Here are major implications for Christians, including parents. What prominence, if any, is given to the Bible in our homes? Do we observe family worship? How vital and relevant is it? To what extent do we pray for our children’s conversion and growth in grace? The examples of a Susannah Wesley, or the mother of Hudson Taylor, or the father of John Paton, rebuke the lax attitudes of many Christian parents today concerning the spiritual welfare of their children.
There is the further problem of second generation ‘Christians’, highlighted by the foregoing references to cult leaders. Are our children really saved? Where are the evidences of grace in their lives? Here, then, is the first major challenge arising from Koresh’s ‘Christian’ background.
Continuing in the word
Related to this is also the challenge for genuine believers to persevere in grace and in the truth of Scripture. ‘If you continue in my word,’ declared the Lord Jesus, ‘then are you my disciples indeed’ (John 8:31). Perseverance in sound doctrine and obedience are essential marks of a true Christian.
Here lies a challenge to churches, to be vigilant in maintaining and ensuring sound teaching. Quite rightly, Koresh’s local church disciplined him and did so in an attempt to protect orthodox teaching. The two-fold challenge to churches in this respect is underlined by the apostle Paul. He warned that ‘savage wolves’ would enter the church from outside and inflict damage on the Christians. However, the second challenge is even more frightening: ‘Also from among yourselves’, that is, from among church leaders and members, ‘men will rise up, speaking perverse things, to draw away disciples after them’ (Acts 20:29-30). The word ‘perverse’ is rendered ‘misleading’ in the NKJV margin, and ‘distort[ed]’ in the NIV. All these terms are appropriate. This is happening in sections of the conventional Christian church today, as well as in the world of the cults.
Knowing the Bible
A second feature concerning Koresh is his knowledge and reading of the Bible. My recent correspondent makes this valid point: ‘Apart from anything else Koresh must have been something extraordinary in so far as he knew the New Testament by heart!’ And there is no doubt about it, Koresh read the Bible avidly and memorised large sections of it. When Koresh first visited the Mount Carmel community in Waco, as early as 1981, the leaders were impressed by his extensive knowledge of the Scriptures.
For Koresh, however, there were pitfalls. He was attracted to the more obscure parts of Scripture. The last book in the Bible, Revelation, fascinated him while contemporary events and their prophetic significance had enormous appeal. An Adventist background led him and others to expect a living prophet to emerge.

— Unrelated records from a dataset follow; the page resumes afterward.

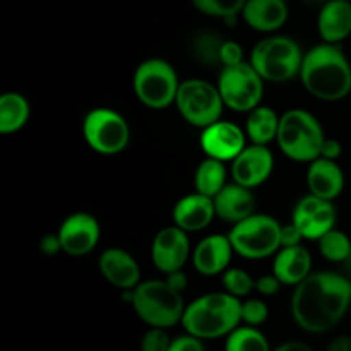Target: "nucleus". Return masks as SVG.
<instances>
[{
    "label": "nucleus",
    "instance_id": "f257e3e1",
    "mask_svg": "<svg viewBox=\"0 0 351 351\" xmlns=\"http://www.w3.org/2000/svg\"><path fill=\"white\" fill-rule=\"evenodd\" d=\"M351 305V281L345 274L314 273L295 287L291 315L311 335H324L339 324Z\"/></svg>",
    "mask_w": 351,
    "mask_h": 351
},
{
    "label": "nucleus",
    "instance_id": "f03ea898",
    "mask_svg": "<svg viewBox=\"0 0 351 351\" xmlns=\"http://www.w3.org/2000/svg\"><path fill=\"white\" fill-rule=\"evenodd\" d=\"M302 84L314 98L338 101L351 93V65L338 45L322 43L304 55Z\"/></svg>",
    "mask_w": 351,
    "mask_h": 351
},
{
    "label": "nucleus",
    "instance_id": "7ed1b4c3",
    "mask_svg": "<svg viewBox=\"0 0 351 351\" xmlns=\"http://www.w3.org/2000/svg\"><path fill=\"white\" fill-rule=\"evenodd\" d=\"M242 322V302L230 293H208L185 307L182 326L201 339L228 336Z\"/></svg>",
    "mask_w": 351,
    "mask_h": 351
},
{
    "label": "nucleus",
    "instance_id": "20e7f679",
    "mask_svg": "<svg viewBox=\"0 0 351 351\" xmlns=\"http://www.w3.org/2000/svg\"><path fill=\"white\" fill-rule=\"evenodd\" d=\"M130 305L143 322L151 328H173L182 322L185 312L180 291L171 288L167 280L139 283L132 290Z\"/></svg>",
    "mask_w": 351,
    "mask_h": 351
},
{
    "label": "nucleus",
    "instance_id": "39448f33",
    "mask_svg": "<svg viewBox=\"0 0 351 351\" xmlns=\"http://www.w3.org/2000/svg\"><path fill=\"white\" fill-rule=\"evenodd\" d=\"M278 146L285 156L293 161H314L321 158L324 146V130L312 113L290 110L280 119Z\"/></svg>",
    "mask_w": 351,
    "mask_h": 351
},
{
    "label": "nucleus",
    "instance_id": "423d86ee",
    "mask_svg": "<svg viewBox=\"0 0 351 351\" xmlns=\"http://www.w3.org/2000/svg\"><path fill=\"white\" fill-rule=\"evenodd\" d=\"M302 60L304 55L300 47L288 36L264 38L250 55V64L264 81L269 82H287L293 79L300 74Z\"/></svg>",
    "mask_w": 351,
    "mask_h": 351
},
{
    "label": "nucleus",
    "instance_id": "0eeeda50",
    "mask_svg": "<svg viewBox=\"0 0 351 351\" xmlns=\"http://www.w3.org/2000/svg\"><path fill=\"white\" fill-rule=\"evenodd\" d=\"M228 239L239 256L250 261L266 259L281 247V225L267 215H252L237 223Z\"/></svg>",
    "mask_w": 351,
    "mask_h": 351
},
{
    "label": "nucleus",
    "instance_id": "6e6552de",
    "mask_svg": "<svg viewBox=\"0 0 351 351\" xmlns=\"http://www.w3.org/2000/svg\"><path fill=\"white\" fill-rule=\"evenodd\" d=\"M177 72L168 62L161 58H149L136 69L134 93L144 106L151 110L168 108L177 99Z\"/></svg>",
    "mask_w": 351,
    "mask_h": 351
},
{
    "label": "nucleus",
    "instance_id": "1a4fd4ad",
    "mask_svg": "<svg viewBox=\"0 0 351 351\" xmlns=\"http://www.w3.org/2000/svg\"><path fill=\"white\" fill-rule=\"evenodd\" d=\"M218 89L225 106L235 112H252L263 99L264 79L252 64L242 62L221 69Z\"/></svg>",
    "mask_w": 351,
    "mask_h": 351
},
{
    "label": "nucleus",
    "instance_id": "9d476101",
    "mask_svg": "<svg viewBox=\"0 0 351 351\" xmlns=\"http://www.w3.org/2000/svg\"><path fill=\"white\" fill-rule=\"evenodd\" d=\"M175 105L191 125L206 129L218 122L225 103L218 88L201 79H189L180 82Z\"/></svg>",
    "mask_w": 351,
    "mask_h": 351
},
{
    "label": "nucleus",
    "instance_id": "9b49d317",
    "mask_svg": "<svg viewBox=\"0 0 351 351\" xmlns=\"http://www.w3.org/2000/svg\"><path fill=\"white\" fill-rule=\"evenodd\" d=\"M82 132L89 147L106 156L122 153L130 139L127 120L108 108L91 110L82 123Z\"/></svg>",
    "mask_w": 351,
    "mask_h": 351
},
{
    "label": "nucleus",
    "instance_id": "f8f14e48",
    "mask_svg": "<svg viewBox=\"0 0 351 351\" xmlns=\"http://www.w3.org/2000/svg\"><path fill=\"white\" fill-rule=\"evenodd\" d=\"M293 223L302 232L304 239L319 240L335 228L336 209L331 201L308 194L295 206Z\"/></svg>",
    "mask_w": 351,
    "mask_h": 351
},
{
    "label": "nucleus",
    "instance_id": "ddd939ff",
    "mask_svg": "<svg viewBox=\"0 0 351 351\" xmlns=\"http://www.w3.org/2000/svg\"><path fill=\"white\" fill-rule=\"evenodd\" d=\"M99 223L88 213L71 215L58 230L62 252L72 257H81L91 252L99 242Z\"/></svg>",
    "mask_w": 351,
    "mask_h": 351
},
{
    "label": "nucleus",
    "instance_id": "4468645a",
    "mask_svg": "<svg viewBox=\"0 0 351 351\" xmlns=\"http://www.w3.org/2000/svg\"><path fill=\"white\" fill-rule=\"evenodd\" d=\"M191 256V243H189L187 232L175 226H167L160 230L154 237L153 247H151V257L153 263L161 273L168 274L184 267Z\"/></svg>",
    "mask_w": 351,
    "mask_h": 351
},
{
    "label": "nucleus",
    "instance_id": "2eb2a0df",
    "mask_svg": "<svg viewBox=\"0 0 351 351\" xmlns=\"http://www.w3.org/2000/svg\"><path fill=\"white\" fill-rule=\"evenodd\" d=\"M273 167L274 158L267 146H263V144L245 146L242 153L233 160V180L247 189L257 187L269 178Z\"/></svg>",
    "mask_w": 351,
    "mask_h": 351
},
{
    "label": "nucleus",
    "instance_id": "dca6fc26",
    "mask_svg": "<svg viewBox=\"0 0 351 351\" xmlns=\"http://www.w3.org/2000/svg\"><path fill=\"white\" fill-rule=\"evenodd\" d=\"M201 147L209 158L233 161L245 147V134L235 123L218 120L201 134Z\"/></svg>",
    "mask_w": 351,
    "mask_h": 351
},
{
    "label": "nucleus",
    "instance_id": "f3484780",
    "mask_svg": "<svg viewBox=\"0 0 351 351\" xmlns=\"http://www.w3.org/2000/svg\"><path fill=\"white\" fill-rule=\"evenodd\" d=\"M235 252L228 237L209 235L197 243L192 254L194 267L202 276H216L228 267Z\"/></svg>",
    "mask_w": 351,
    "mask_h": 351
},
{
    "label": "nucleus",
    "instance_id": "a211bd4d",
    "mask_svg": "<svg viewBox=\"0 0 351 351\" xmlns=\"http://www.w3.org/2000/svg\"><path fill=\"white\" fill-rule=\"evenodd\" d=\"M99 271L113 287L120 290H134L141 281V267L129 252L122 249H108L99 257Z\"/></svg>",
    "mask_w": 351,
    "mask_h": 351
},
{
    "label": "nucleus",
    "instance_id": "6ab92c4d",
    "mask_svg": "<svg viewBox=\"0 0 351 351\" xmlns=\"http://www.w3.org/2000/svg\"><path fill=\"white\" fill-rule=\"evenodd\" d=\"M215 216V201H213V197L201 194V192L185 195L173 208L175 225L178 228L185 230L187 233L204 230L213 221Z\"/></svg>",
    "mask_w": 351,
    "mask_h": 351
},
{
    "label": "nucleus",
    "instance_id": "aec40b11",
    "mask_svg": "<svg viewBox=\"0 0 351 351\" xmlns=\"http://www.w3.org/2000/svg\"><path fill=\"white\" fill-rule=\"evenodd\" d=\"M307 185L311 194L326 201H332L345 189V173L335 160L317 158L311 161L307 171Z\"/></svg>",
    "mask_w": 351,
    "mask_h": 351
},
{
    "label": "nucleus",
    "instance_id": "412c9836",
    "mask_svg": "<svg viewBox=\"0 0 351 351\" xmlns=\"http://www.w3.org/2000/svg\"><path fill=\"white\" fill-rule=\"evenodd\" d=\"M213 201H215L216 216L233 225L252 216L256 209V199L250 189L240 184L225 185L219 194L213 197Z\"/></svg>",
    "mask_w": 351,
    "mask_h": 351
},
{
    "label": "nucleus",
    "instance_id": "4be33fe9",
    "mask_svg": "<svg viewBox=\"0 0 351 351\" xmlns=\"http://www.w3.org/2000/svg\"><path fill=\"white\" fill-rule=\"evenodd\" d=\"M287 0H247L242 17L252 29L261 33H273L283 27L288 21Z\"/></svg>",
    "mask_w": 351,
    "mask_h": 351
},
{
    "label": "nucleus",
    "instance_id": "5701e85b",
    "mask_svg": "<svg viewBox=\"0 0 351 351\" xmlns=\"http://www.w3.org/2000/svg\"><path fill=\"white\" fill-rule=\"evenodd\" d=\"M319 34L324 43L338 45L351 34V0H329L317 19Z\"/></svg>",
    "mask_w": 351,
    "mask_h": 351
},
{
    "label": "nucleus",
    "instance_id": "b1692460",
    "mask_svg": "<svg viewBox=\"0 0 351 351\" xmlns=\"http://www.w3.org/2000/svg\"><path fill=\"white\" fill-rule=\"evenodd\" d=\"M312 257L302 245L283 247L273 264V274L288 287H297L307 276H311Z\"/></svg>",
    "mask_w": 351,
    "mask_h": 351
},
{
    "label": "nucleus",
    "instance_id": "393cba45",
    "mask_svg": "<svg viewBox=\"0 0 351 351\" xmlns=\"http://www.w3.org/2000/svg\"><path fill=\"white\" fill-rule=\"evenodd\" d=\"M29 120V103L19 93H5L0 98V132L14 134Z\"/></svg>",
    "mask_w": 351,
    "mask_h": 351
},
{
    "label": "nucleus",
    "instance_id": "a878e982",
    "mask_svg": "<svg viewBox=\"0 0 351 351\" xmlns=\"http://www.w3.org/2000/svg\"><path fill=\"white\" fill-rule=\"evenodd\" d=\"M280 119L281 117H278L274 110L267 106H257L249 113V119H247V136L254 144L267 146L271 141L278 137Z\"/></svg>",
    "mask_w": 351,
    "mask_h": 351
},
{
    "label": "nucleus",
    "instance_id": "bb28decb",
    "mask_svg": "<svg viewBox=\"0 0 351 351\" xmlns=\"http://www.w3.org/2000/svg\"><path fill=\"white\" fill-rule=\"evenodd\" d=\"M225 182H226V170L223 161L208 156L197 167L194 184H195V189H197V192H201V194L209 195V197H215V195L219 194V191L226 185Z\"/></svg>",
    "mask_w": 351,
    "mask_h": 351
},
{
    "label": "nucleus",
    "instance_id": "cd10ccee",
    "mask_svg": "<svg viewBox=\"0 0 351 351\" xmlns=\"http://www.w3.org/2000/svg\"><path fill=\"white\" fill-rule=\"evenodd\" d=\"M225 40L213 31H202L192 38V55L204 67H219L221 64V48Z\"/></svg>",
    "mask_w": 351,
    "mask_h": 351
},
{
    "label": "nucleus",
    "instance_id": "c85d7f7f",
    "mask_svg": "<svg viewBox=\"0 0 351 351\" xmlns=\"http://www.w3.org/2000/svg\"><path fill=\"white\" fill-rule=\"evenodd\" d=\"M225 351H273L266 336L252 326L237 328L226 336Z\"/></svg>",
    "mask_w": 351,
    "mask_h": 351
},
{
    "label": "nucleus",
    "instance_id": "c756f323",
    "mask_svg": "<svg viewBox=\"0 0 351 351\" xmlns=\"http://www.w3.org/2000/svg\"><path fill=\"white\" fill-rule=\"evenodd\" d=\"M319 250L326 261L341 264L351 254V240L346 233L332 228L319 239Z\"/></svg>",
    "mask_w": 351,
    "mask_h": 351
},
{
    "label": "nucleus",
    "instance_id": "7c9ffc66",
    "mask_svg": "<svg viewBox=\"0 0 351 351\" xmlns=\"http://www.w3.org/2000/svg\"><path fill=\"white\" fill-rule=\"evenodd\" d=\"M199 12L221 19H233L237 14H242L247 0H192Z\"/></svg>",
    "mask_w": 351,
    "mask_h": 351
},
{
    "label": "nucleus",
    "instance_id": "2f4dec72",
    "mask_svg": "<svg viewBox=\"0 0 351 351\" xmlns=\"http://www.w3.org/2000/svg\"><path fill=\"white\" fill-rule=\"evenodd\" d=\"M223 287L233 297H247L256 288V281L243 269H226L223 274Z\"/></svg>",
    "mask_w": 351,
    "mask_h": 351
},
{
    "label": "nucleus",
    "instance_id": "473e14b6",
    "mask_svg": "<svg viewBox=\"0 0 351 351\" xmlns=\"http://www.w3.org/2000/svg\"><path fill=\"white\" fill-rule=\"evenodd\" d=\"M267 315H269V308L259 298H252L242 304V322H245L247 326L257 328L267 321Z\"/></svg>",
    "mask_w": 351,
    "mask_h": 351
},
{
    "label": "nucleus",
    "instance_id": "72a5a7b5",
    "mask_svg": "<svg viewBox=\"0 0 351 351\" xmlns=\"http://www.w3.org/2000/svg\"><path fill=\"white\" fill-rule=\"evenodd\" d=\"M171 339L167 329L151 328L141 339V351H168Z\"/></svg>",
    "mask_w": 351,
    "mask_h": 351
},
{
    "label": "nucleus",
    "instance_id": "f704fd0d",
    "mask_svg": "<svg viewBox=\"0 0 351 351\" xmlns=\"http://www.w3.org/2000/svg\"><path fill=\"white\" fill-rule=\"evenodd\" d=\"M243 62V50L237 41H226L221 48V64L223 67H232ZM221 67V69H223Z\"/></svg>",
    "mask_w": 351,
    "mask_h": 351
},
{
    "label": "nucleus",
    "instance_id": "c9c22d12",
    "mask_svg": "<svg viewBox=\"0 0 351 351\" xmlns=\"http://www.w3.org/2000/svg\"><path fill=\"white\" fill-rule=\"evenodd\" d=\"M168 351H206V348L202 345L201 338H195V336L187 332V335L171 339L170 350Z\"/></svg>",
    "mask_w": 351,
    "mask_h": 351
},
{
    "label": "nucleus",
    "instance_id": "e433bc0d",
    "mask_svg": "<svg viewBox=\"0 0 351 351\" xmlns=\"http://www.w3.org/2000/svg\"><path fill=\"white\" fill-rule=\"evenodd\" d=\"M283 287L280 280H278L274 274H267V276H261L256 281V290L259 291L264 297H271V295H276L280 291V288Z\"/></svg>",
    "mask_w": 351,
    "mask_h": 351
},
{
    "label": "nucleus",
    "instance_id": "4c0bfd02",
    "mask_svg": "<svg viewBox=\"0 0 351 351\" xmlns=\"http://www.w3.org/2000/svg\"><path fill=\"white\" fill-rule=\"evenodd\" d=\"M302 239H304V235H302V232L297 228L293 221L287 226H281V249L283 247L300 245Z\"/></svg>",
    "mask_w": 351,
    "mask_h": 351
},
{
    "label": "nucleus",
    "instance_id": "58836bf2",
    "mask_svg": "<svg viewBox=\"0 0 351 351\" xmlns=\"http://www.w3.org/2000/svg\"><path fill=\"white\" fill-rule=\"evenodd\" d=\"M40 249L41 252L47 254V256H53V254L60 252L62 243L58 235H45L40 242Z\"/></svg>",
    "mask_w": 351,
    "mask_h": 351
},
{
    "label": "nucleus",
    "instance_id": "ea45409f",
    "mask_svg": "<svg viewBox=\"0 0 351 351\" xmlns=\"http://www.w3.org/2000/svg\"><path fill=\"white\" fill-rule=\"evenodd\" d=\"M343 153L341 144L338 143L336 139H326L324 146H322L321 151V158H328V160H338Z\"/></svg>",
    "mask_w": 351,
    "mask_h": 351
},
{
    "label": "nucleus",
    "instance_id": "a19ab883",
    "mask_svg": "<svg viewBox=\"0 0 351 351\" xmlns=\"http://www.w3.org/2000/svg\"><path fill=\"white\" fill-rule=\"evenodd\" d=\"M167 283L182 293V291L187 288V274H185L182 269L171 271V273L167 274Z\"/></svg>",
    "mask_w": 351,
    "mask_h": 351
},
{
    "label": "nucleus",
    "instance_id": "79ce46f5",
    "mask_svg": "<svg viewBox=\"0 0 351 351\" xmlns=\"http://www.w3.org/2000/svg\"><path fill=\"white\" fill-rule=\"evenodd\" d=\"M326 351H351V336L339 335L331 339Z\"/></svg>",
    "mask_w": 351,
    "mask_h": 351
},
{
    "label": "nucleus",
    "instance_id": "37998d69",
    "mask_svg": "<svg viewBox=\"0 0 351 351\" xmlns=\"http://www.w3.org/2000/svg\"><path fill=\"white\" fill-rule=\"evenodd\" d=\"M273 351H315L312 348L311 345L307 343H302V341H288L280 345L278 348H274Z\"/></svg>",
    "mask_w": 351,
    "mask_h": 351
},
{
    "label": "nucleus",
    "instance_id": "c03bdc74",
    "mask_svg": "<svg viewBox=\"0 0 351 351\" xmlns=\"http://www.w3.org/2000/svg\"><path fill=\"white\" fill-rule=\"evenodd\" d=\"M341 266H343V269H345V273H346V278L351 276V254H350L348 257H346L345 261H343V263H341Z\"/></svg>",
    "mask_w": 351,
    "mask_h": 351
},
{
    "label": "nucleus",
    "instance_id": "a18cd8bd",
    "mask_svg": "<svg viewBox=\"0 0 351 351\" xmlns=\"http://www.w3.org/2000/svg\"><path fill=\"white\" fill-rule=\"evenodd\" d=\"M304 2L312 3V5H315V3H322V5H324V3L329 2V0H304Z\"/></svg>",
    "mask_w": 351,
    "mask_h": 351
}]
</instances>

Koresh claimed that he was that prophet and referred to private but ‘divine’ confirmations of the fact. Followers were persuaded of his credentials by his vast and profound knowledge of Scripture. The Waco leader insisted that he had been divinely sent to ‘explain and to do the Scriptures’. In fact, he claimed to be able to ‘open the Seven Seals’ of the book of Revelation. An aura of infallibility was attached to his Bible expositions and interpretation of contemporary events.
I will return to this theme next time, but there are danger signals here for Christians. While the Bible itself is infallible, our own interpretation of it is notoriously fallible. Do we recognise this? Are we guilty of wrongly attaching cultic status to some of our pastors, Bible commentators or conference speakers? Let us beware!